A new academic year means a new class of first-year Ripon College students. This August, the college is welcoming 238 new students into its student body, making the class of 2021 the largest group of incoming first-years since 2013.

With 238 students the class of 2021 is a break from a trend of smaller incoming classes of about 200 students which started in 2011. According to data from the Office of the Registrar, from 1999 to 2010 the yearly fall incoming class size remained relatively stable with the average size of all the fall incoming classes during that period being 257 students. From 2011 to 2016 the average incoming class became smaller with an average size of 218.5 students. The current incoming class is one of the largest in the past six years. It is rivaled only by the fall 2013 incoming class, which had the same amount of students.

The trend of smaller incoming class sizes is part of a recent drop in Ripon College’s overall student population. Between 2011 and 2017, the overall size of the student body went from about 1,000 students, a size where it had previously remained for a number of years, to 718 students during the spring 2017 semester. While student census information for the current semester will not become available until after Sept. 1, this semester’s incoming class outnumbers the 181 students who graduated last semester.

In addition to the 238 new first-years, Ripon College also is welcoming nine transfer students. This brings the total number of new students to 247. Out of this group, 63 percent of the students are female while 37 percent are male. The majority of new students come from within Wisconsin with 30 percent being out-of-state students. Nine of the new first-years are from outside the United States.

Sharon Jackson, director of student activities and orientation, said that she has been preparing this semester’s orientation committee to handle a larger class. She explained that during training she was “intentional about encouraging lots of facetime with new students because I don’t want them to feel like they’re getting lost in the shuffle because they’re in a bigger class.”

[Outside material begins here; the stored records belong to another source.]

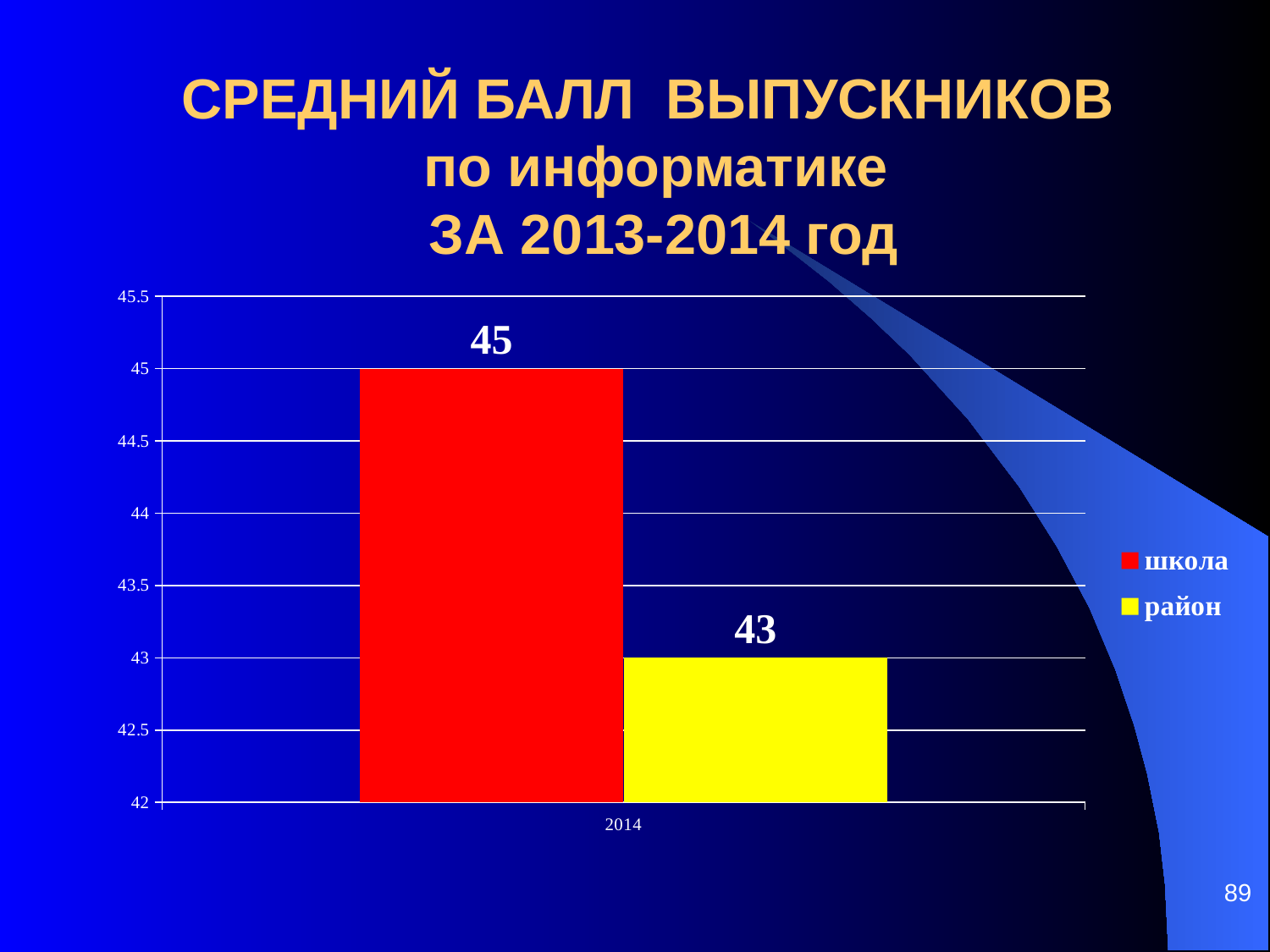
Is the value for район greater or less than 44? less How many categories are shown on the x axis? 1 Which series has the higher value, школа or район? школа What is the difference between the школа and район values? 2 Which series has the lowest value on the chart? район How many series does the legend list? 2 What colour is the bar for школа? red What category label is shown on the x axis? 2014 Is the value for школа greater or less than 44.5? greater What is the value for район in 2014? 43 What is the value for школа in 2014? 45 What kind of chart is shown on the slide? bar chart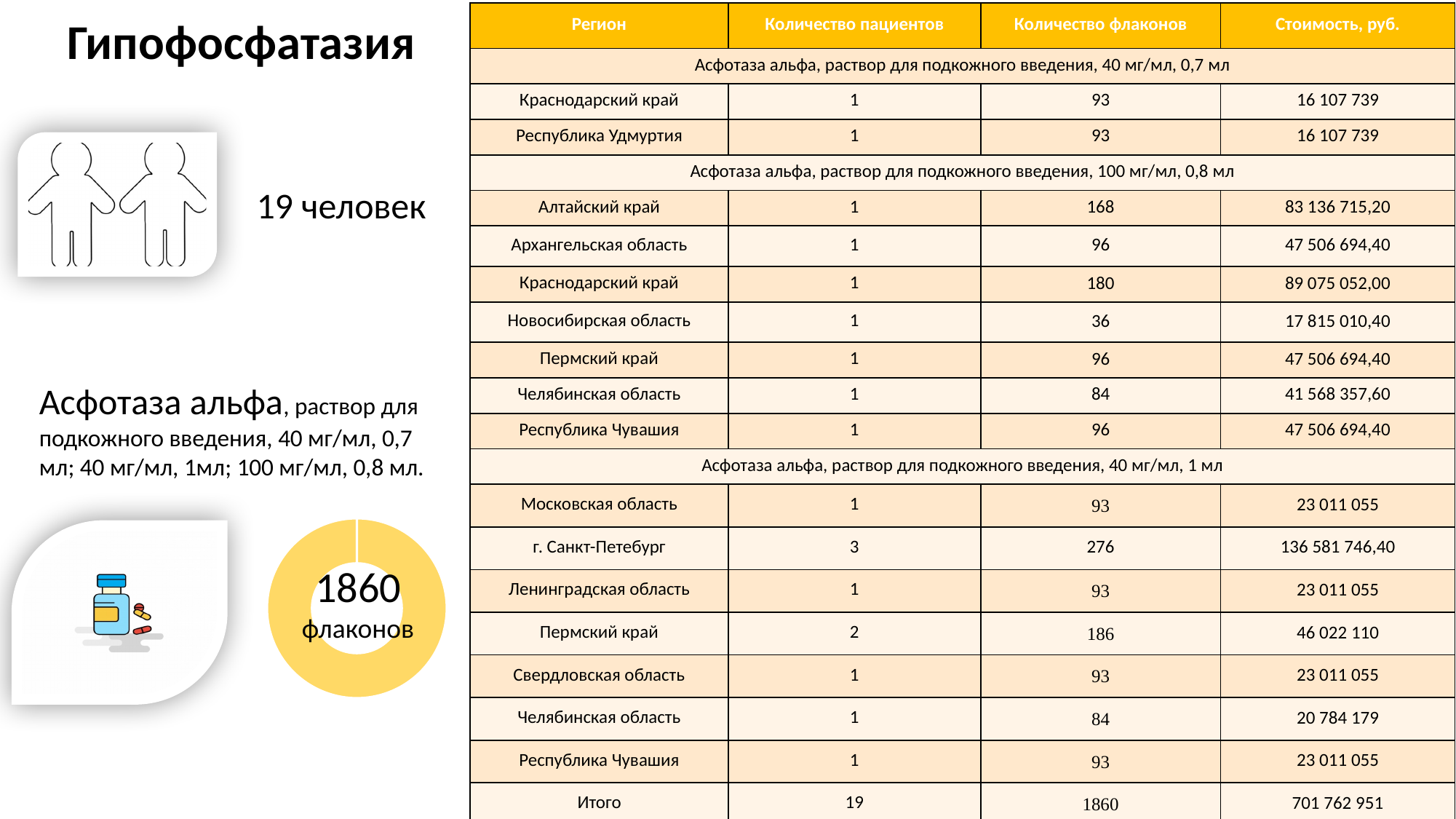
What kind of chart is shown on the left side of the slide below the drug description? pie chart (donut) What number is printed in the centre of the donut chart? 1860 What label appears under the number in the centre of the donut chart? флаконов How many visible slices does the donut chart have? 1 What colour is the ring of the donut chart? yellow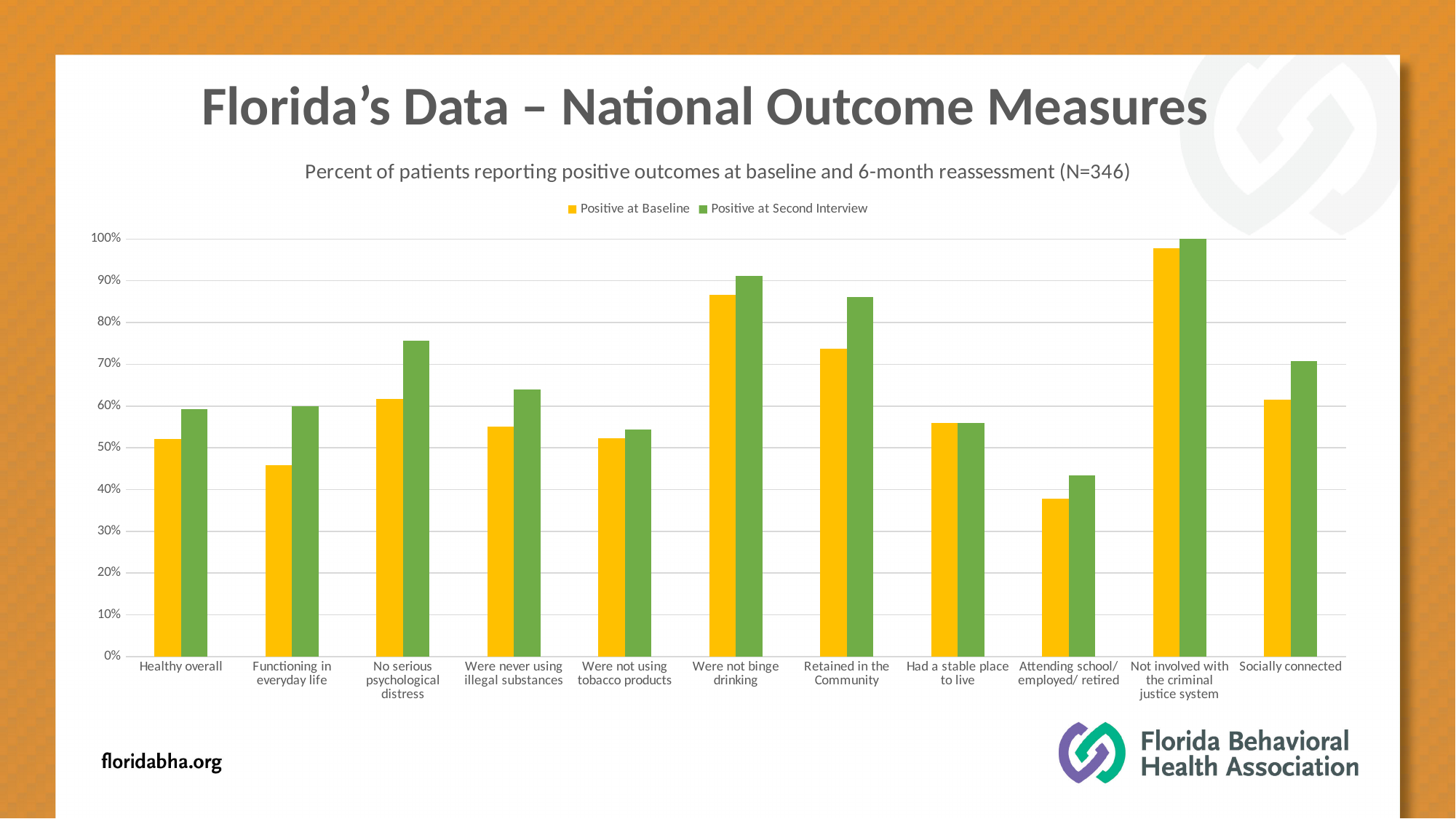
Is the Positive at Second Interview value for Were not binge drinking greater or less than 80%? greater How many series does the legend list? 2 Which category has the lowest value for Positive at Baseline? Attending school/ employed/ retired Is the Positive at Baseline value for Functioning in everyday life greater or less than 50%? less What kind of chart is shown on the slide? Bar chart Which category has the highest value for Positive at Baseline? Not involved with the criminal justice system What colour are the Positive at Baseline bars? Yellow Which category has the lowest value for Positive at Second Interview? Attending school/ employed/ retired For No serious psychological distress, which is larger: Positive at Baseline or Positive at Second Interview? Positive at Second Interview Which has the larger Positive at Baseline value: Retained in the Community or Healthy overall? Retained in the Community How many outcome categories are shown along the x axis? 11 Is the Positive at Baseline value for Attending school/ employed/ retired greater or less than 40%? less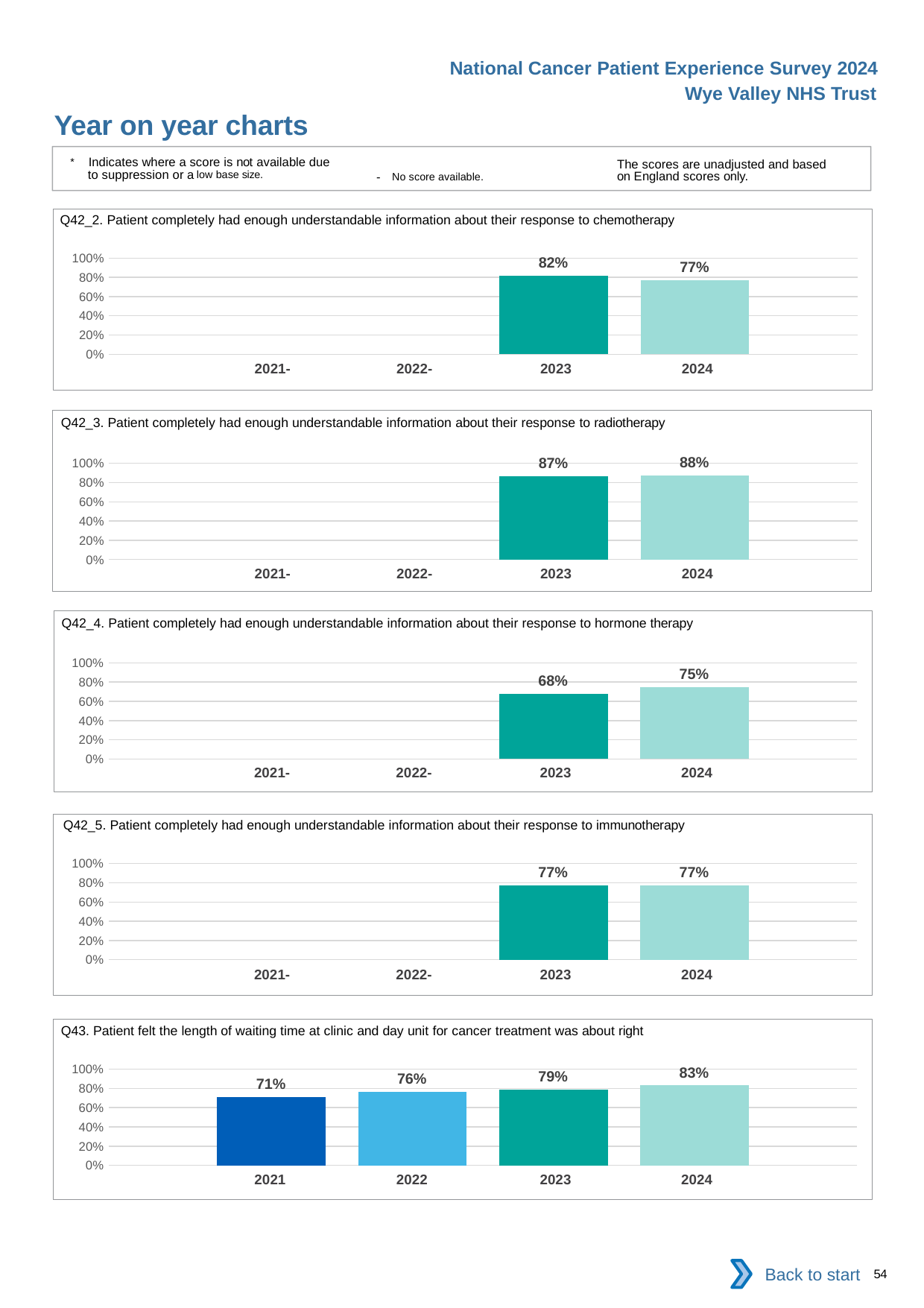
In the Q42_2 chart (chemotherapy), what is the value for 2023? 82% What kind of chart is the Q43 chart at the bottom of the slide? bar chart In the Q42_2 chart (chemotherapy), what is the difference between the 2023 and 2024 values? 5% In the Q42_3 chart (radiotherapy), which year has the higher value, 2023 or 2024? 2024 In the Q42_5 chart (immunotherapy), what is the value for 2024? 77% In the Q43 chart (waiting time at clinic and day unit), how many years have bars plotted? 4 In the Q42_3 chart (radiotherapy), what is the value for 2024? 88% In the Q42_4 chart (hormone therapy), what is the difference between the 2024 and 2023 values? 7% In the Q42_4 chart (hormone therapy), what is the value for 2023? 68% In the Q43 chart (waiting time at clinic and day unit), which year has the lowest value? 2021 In the Q43 chart (waiting time at clinic and day unit), which year has the highest value? 2024 In the Q43 chart (waiting time at clinic and day unit), do the values rise or fall from 2021 to 2024? rise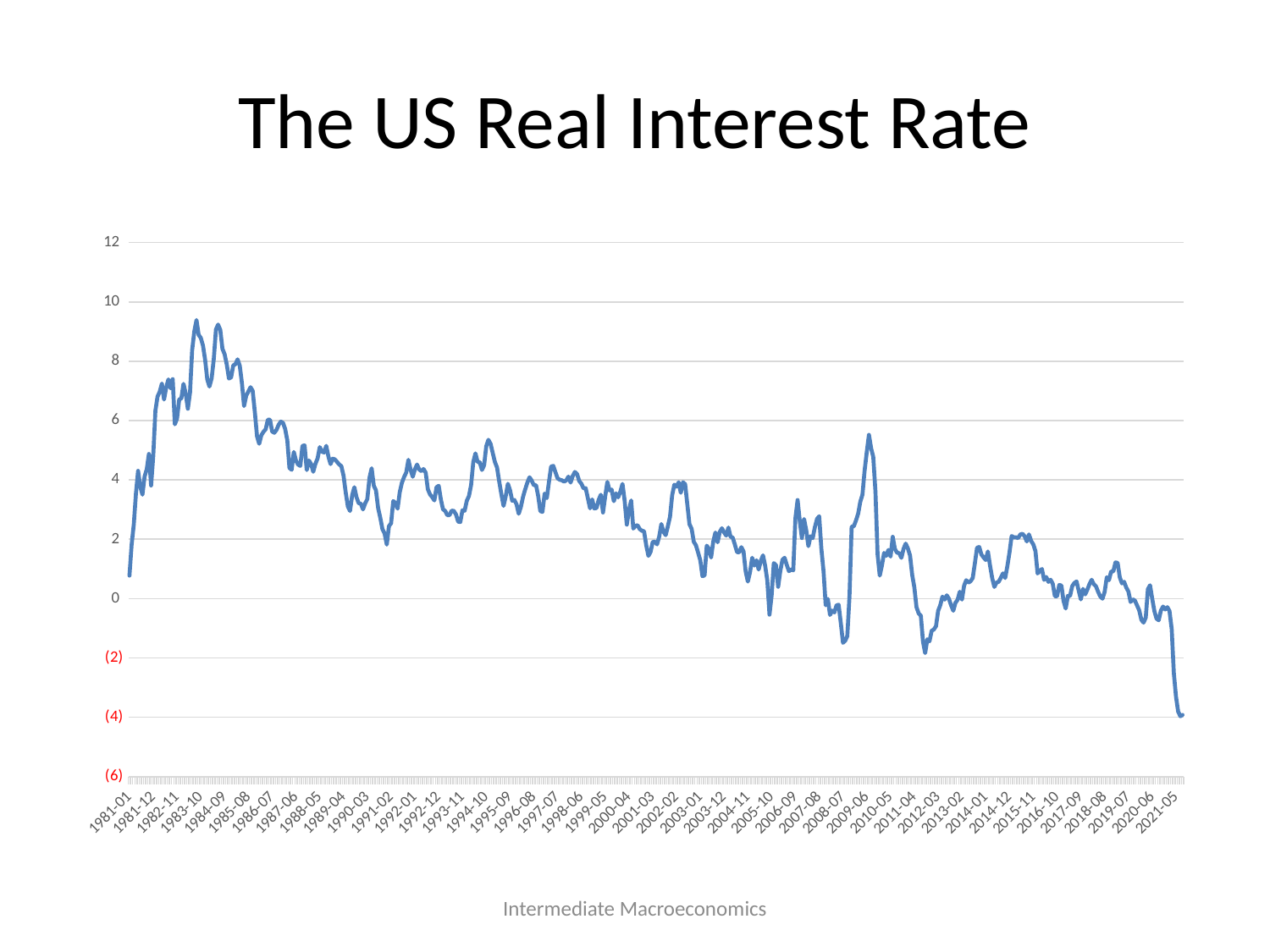
What is the highest value shown on the vertical axis? 12 Which is larger, the value at 1984-09 or the value at 1981-01? 1984-09 Which is larger, the value at 1990-03 or the value at 2021-05? 1990-03 What is the title of the chart? The US Real Interest Rate Is the value at 1981-01 greater or less than 2? less Is the value at 2009-06 greater or less than 4? greater Is the value at 2021-05 greater or less than (2)? less Over the whole period from 1981-01 to 2021-05, does the real interest rate generally rise or fall? fall What kind of chart is shown on the slide? line chart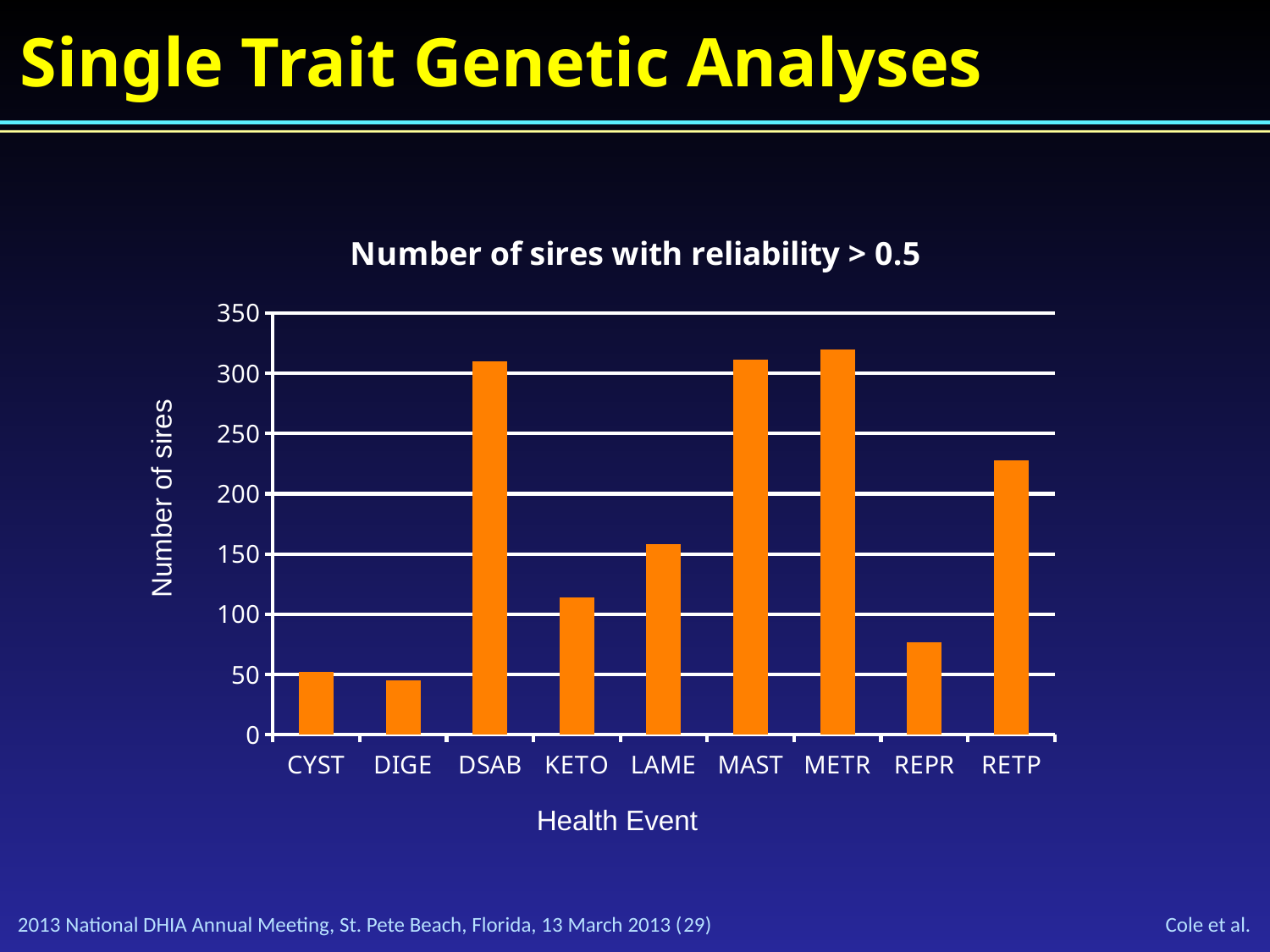
What is the label of the y axis? Number of sires How many health events are shown on the x axis of the chart? 9 Is the value for REPR greater or less than 100? less Is the value for METR greater or less than 250? greater What is the title of the chart? Number of sires with reliability > 0.5 Is the value for CYST greater or less than 100? less What kind of chart is shown on the slide? Bar chart Which has more sires, REPR or CYST? REPR Which has more sires, DSAB or KETO? DSAB Which has more sires, RETP or LAME? RETP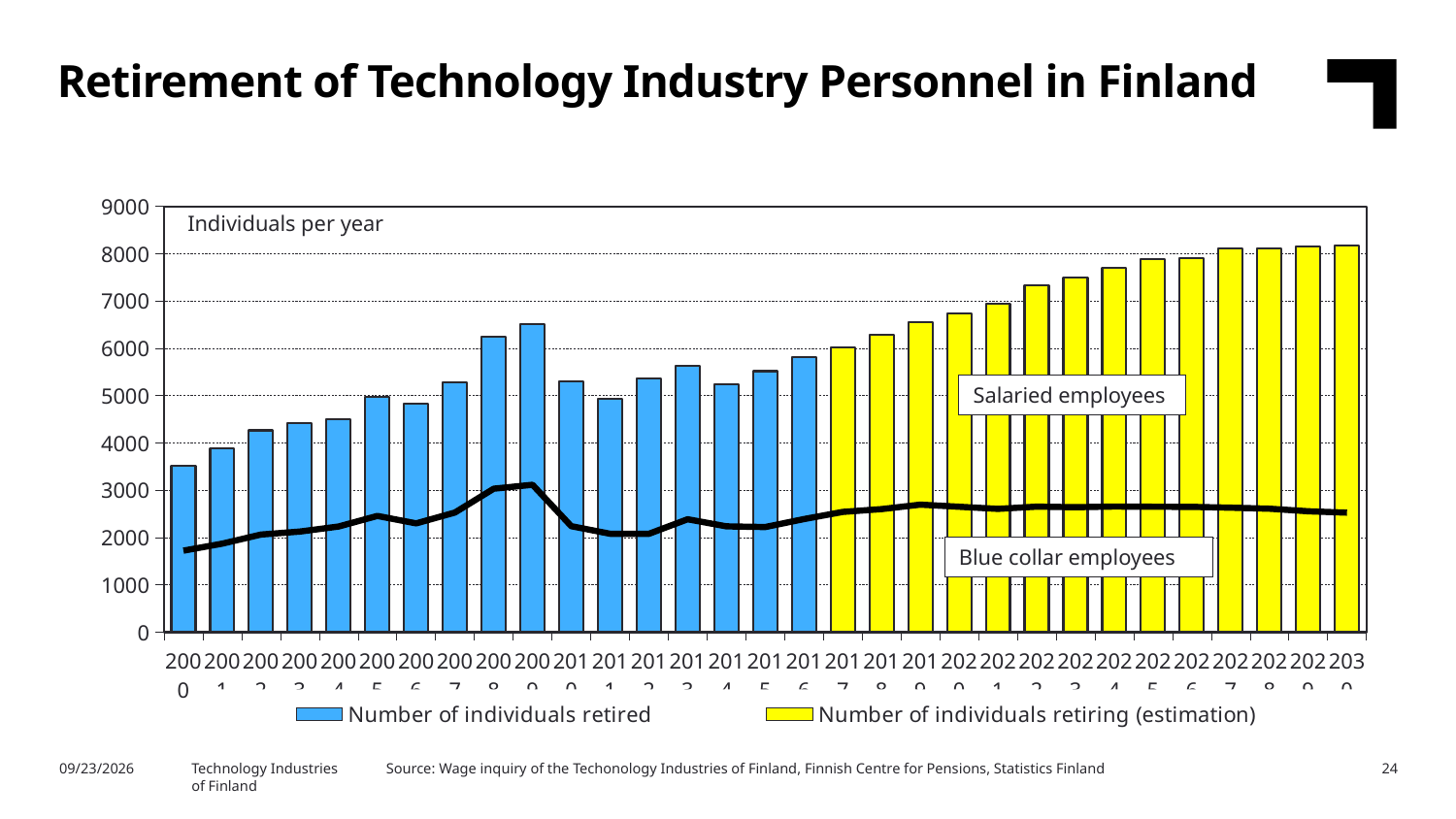
Is the value for 2030 greater or less than 8000? greater How many series does the legend list? 2 What are the two series named in the legend? Number of individuals retired; Number of individuals retiring (estimation) Do the estimated values (yellow bars) rise or fall from 2017 to 2030? Rise Is the value for 2000 greater or less than 3000? greater Which year has the lowest bar in the chart? 2000 What kind of chart is shown on the slide? Combination bar and line chart Is the value for 2016 greater or less than 6000? less What colour are the bars for the 'Number of individuals retiring (estimation)' series? Yellow How many years (bars) are shown on the x axis? 31 Which bar is taller, 2008 or 2009? 2009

Jackson also anticipates that a larger incoming class might affect on-campus activities. “For student organizations it could mean the difference between ordering eight pizzas when you originally budgeted for five last year, between meeting in Joyce Lounge or MLK Lounge, or between holding multiple positions or having folks you can delegate tasks to,” she said. Jackson also said that the size of this year’s incoming class may affect how she determines what activities students will enjoy because “a larger class means more voices to consider.”